▶ **Exercise objective**:
What is needed is a verbatim copy of the data, minus the pictures.

▶ **Data below**:
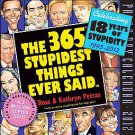 Cal 2012 365 Stupidest Things Ever Said by Kathryn Petras and Ross Petras (20...
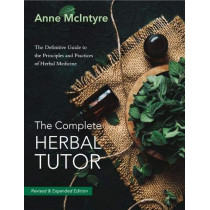 The The Complete Herbal Tutor: The Definitive Guide to the Principles and Practices of Herbal Medicine - Revised & Expanded Edition by Anne McIntyre, 9781911597452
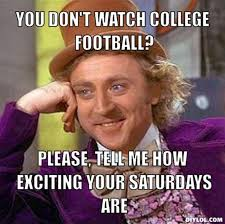 Funny College Football Memes - 10 reasons you shouldn t be sad college football is almost over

▶ **Answer for this exercise**:
 Cal 2012 365 Stupidest Things Ever Said by Kathryn Petras and Ross Petras (20...
 The The Complete Herbal Tutor: The Definitive Guide to the Principles and Practices of Herbal Medicine - Revised & Expanded Edition by Anne McIntyre, 9781911597452
 Funny College Football Memes - 10 reasons you shouldn t be sad college football is almost over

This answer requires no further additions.